Good pickles are hard to find. Too often they are soft or too spongy or bland or too vinegary or too sour. Finally, a jewish friend of mine in the Bronx has given me a recipe which gets me the crisp, half-sour, spicy pickles I like with my bologna sandwich.
On the way to making the pickles I now enjoy every day, I had some bumps in the road on the morning of the big pickle-bottling festival in my kitchen. The bottles were too small for the recipe, so I found myself annoyed at them. The pickles I bought at the Korean grocery (they were by far the cheapest!) spilled out through the cheap grocery bag all over the kitchen floor. I was annoyed at them and at the bag, and at the checkout clerk and at Korea. The spice mix did not include hot peppers so I had to make a special trip to buy them from the local Thai grocery store which was closed on the first try. I was annoyed at the Thai grocer, but happily, not at Thailand (being annoyed at Thai people is impossible.) Then I had a question for my friend and he was not picking up his phone the very second I wanted to reach him.
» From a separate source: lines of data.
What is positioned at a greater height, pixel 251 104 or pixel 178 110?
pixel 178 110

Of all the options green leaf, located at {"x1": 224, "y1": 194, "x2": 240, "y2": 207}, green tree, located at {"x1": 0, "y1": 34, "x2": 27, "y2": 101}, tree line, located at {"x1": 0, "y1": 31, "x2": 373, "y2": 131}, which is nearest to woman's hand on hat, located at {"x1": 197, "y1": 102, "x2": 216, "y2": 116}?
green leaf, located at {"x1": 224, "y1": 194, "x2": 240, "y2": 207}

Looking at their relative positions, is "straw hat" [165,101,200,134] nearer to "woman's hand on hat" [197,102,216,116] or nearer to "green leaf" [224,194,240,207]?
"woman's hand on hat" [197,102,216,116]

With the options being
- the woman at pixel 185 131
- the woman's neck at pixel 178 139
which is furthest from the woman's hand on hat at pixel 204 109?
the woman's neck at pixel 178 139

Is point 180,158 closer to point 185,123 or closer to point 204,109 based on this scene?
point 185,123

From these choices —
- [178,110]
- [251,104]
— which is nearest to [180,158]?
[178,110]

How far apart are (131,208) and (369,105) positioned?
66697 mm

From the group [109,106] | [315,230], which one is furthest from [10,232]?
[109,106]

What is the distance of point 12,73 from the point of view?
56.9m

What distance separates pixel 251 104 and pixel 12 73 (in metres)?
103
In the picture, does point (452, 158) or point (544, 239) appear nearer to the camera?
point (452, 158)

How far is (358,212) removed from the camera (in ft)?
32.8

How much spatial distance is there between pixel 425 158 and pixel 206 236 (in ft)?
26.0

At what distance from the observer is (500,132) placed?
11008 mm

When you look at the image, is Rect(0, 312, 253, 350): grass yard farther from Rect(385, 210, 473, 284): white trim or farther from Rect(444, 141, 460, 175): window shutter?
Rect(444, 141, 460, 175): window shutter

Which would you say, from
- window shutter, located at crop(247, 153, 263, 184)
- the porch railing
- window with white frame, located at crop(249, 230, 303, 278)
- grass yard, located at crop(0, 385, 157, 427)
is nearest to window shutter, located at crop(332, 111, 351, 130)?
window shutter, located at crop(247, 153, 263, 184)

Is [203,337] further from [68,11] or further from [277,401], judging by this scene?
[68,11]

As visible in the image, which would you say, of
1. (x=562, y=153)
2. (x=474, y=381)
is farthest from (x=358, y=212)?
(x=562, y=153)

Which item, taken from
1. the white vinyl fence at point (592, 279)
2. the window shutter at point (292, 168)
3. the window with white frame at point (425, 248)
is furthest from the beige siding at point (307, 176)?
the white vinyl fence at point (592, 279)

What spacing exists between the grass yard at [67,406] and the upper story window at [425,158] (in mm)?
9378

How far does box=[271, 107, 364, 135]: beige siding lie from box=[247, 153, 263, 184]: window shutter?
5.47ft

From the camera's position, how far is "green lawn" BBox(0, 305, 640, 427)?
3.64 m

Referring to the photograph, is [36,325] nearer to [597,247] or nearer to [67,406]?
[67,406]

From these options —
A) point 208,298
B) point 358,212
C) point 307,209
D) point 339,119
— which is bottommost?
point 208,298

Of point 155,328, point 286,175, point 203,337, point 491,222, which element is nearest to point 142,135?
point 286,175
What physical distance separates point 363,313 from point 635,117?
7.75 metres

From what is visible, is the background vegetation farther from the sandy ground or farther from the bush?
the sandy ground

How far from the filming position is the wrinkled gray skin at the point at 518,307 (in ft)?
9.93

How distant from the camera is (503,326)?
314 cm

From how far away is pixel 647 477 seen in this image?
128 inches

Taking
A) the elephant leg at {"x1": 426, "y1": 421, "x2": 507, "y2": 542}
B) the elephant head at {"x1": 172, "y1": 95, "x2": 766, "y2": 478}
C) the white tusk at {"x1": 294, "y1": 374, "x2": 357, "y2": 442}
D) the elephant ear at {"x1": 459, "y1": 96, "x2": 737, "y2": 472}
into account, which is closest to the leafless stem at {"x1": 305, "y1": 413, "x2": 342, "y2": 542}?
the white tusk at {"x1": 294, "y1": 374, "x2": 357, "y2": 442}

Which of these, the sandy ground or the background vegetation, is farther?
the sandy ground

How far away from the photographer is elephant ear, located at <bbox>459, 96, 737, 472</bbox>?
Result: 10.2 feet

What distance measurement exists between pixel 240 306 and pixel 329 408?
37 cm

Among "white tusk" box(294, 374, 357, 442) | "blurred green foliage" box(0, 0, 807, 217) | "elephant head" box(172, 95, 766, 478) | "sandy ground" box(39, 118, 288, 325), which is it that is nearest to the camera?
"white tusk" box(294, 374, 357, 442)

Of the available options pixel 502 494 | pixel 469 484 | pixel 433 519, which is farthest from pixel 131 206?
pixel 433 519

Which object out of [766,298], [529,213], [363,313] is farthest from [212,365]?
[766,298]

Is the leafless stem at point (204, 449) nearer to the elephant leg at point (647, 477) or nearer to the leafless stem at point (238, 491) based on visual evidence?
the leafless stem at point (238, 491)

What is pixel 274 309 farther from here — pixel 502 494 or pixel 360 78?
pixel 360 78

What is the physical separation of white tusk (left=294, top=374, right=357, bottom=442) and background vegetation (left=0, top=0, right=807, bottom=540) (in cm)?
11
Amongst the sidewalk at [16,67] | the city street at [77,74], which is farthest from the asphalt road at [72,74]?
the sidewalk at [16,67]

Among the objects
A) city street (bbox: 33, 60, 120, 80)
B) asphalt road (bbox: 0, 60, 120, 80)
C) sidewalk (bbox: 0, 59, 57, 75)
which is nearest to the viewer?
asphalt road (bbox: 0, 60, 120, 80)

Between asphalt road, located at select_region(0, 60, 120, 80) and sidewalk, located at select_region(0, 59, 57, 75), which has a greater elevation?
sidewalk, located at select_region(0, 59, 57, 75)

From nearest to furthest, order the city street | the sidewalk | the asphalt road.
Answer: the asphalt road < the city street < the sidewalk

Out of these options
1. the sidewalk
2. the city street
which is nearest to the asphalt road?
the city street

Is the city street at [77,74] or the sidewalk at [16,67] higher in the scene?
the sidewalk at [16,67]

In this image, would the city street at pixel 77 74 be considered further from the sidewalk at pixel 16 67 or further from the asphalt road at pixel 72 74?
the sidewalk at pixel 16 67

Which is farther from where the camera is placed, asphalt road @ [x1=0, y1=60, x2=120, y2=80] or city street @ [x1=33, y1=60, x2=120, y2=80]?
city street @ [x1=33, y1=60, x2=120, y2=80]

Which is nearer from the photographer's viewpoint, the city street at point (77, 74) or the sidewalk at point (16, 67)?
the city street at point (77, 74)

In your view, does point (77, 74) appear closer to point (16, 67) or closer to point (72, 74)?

I was annoyed at him and at AT&T and at Israel.
Later, as I looked at my finished pickles after two weeks in the cold basement, I recalled the day I made them – a rosary of annoyances. And I wondered if the pickles, the jars, the floor, the peppers and the friend were really the problem here. Perhaps the problem is that I have a predisposition to being annoyed when I don’t get things exactly my way. Perhaps noticing this predisposition and what hooks it into a flare-up of full-on annoyance is the way to deal with life – so that the grooves of my annoyance become cut less deep in the LP record of my life (remember vinyl records!? ..if you do not …that is annoying!) And perhaps I could change my way of being in the world, rather than trying to make the world perfect for my enjoyment.
And perhaps my own attention to my predisposition to annoyances could be so reduced by a centered, aware, awake, well-rested, un-caffienated, simple life that my new relationship with the world will bring the peace I keep hoping other people will make happen. And perhaps, just perhaps, I am not alone in this.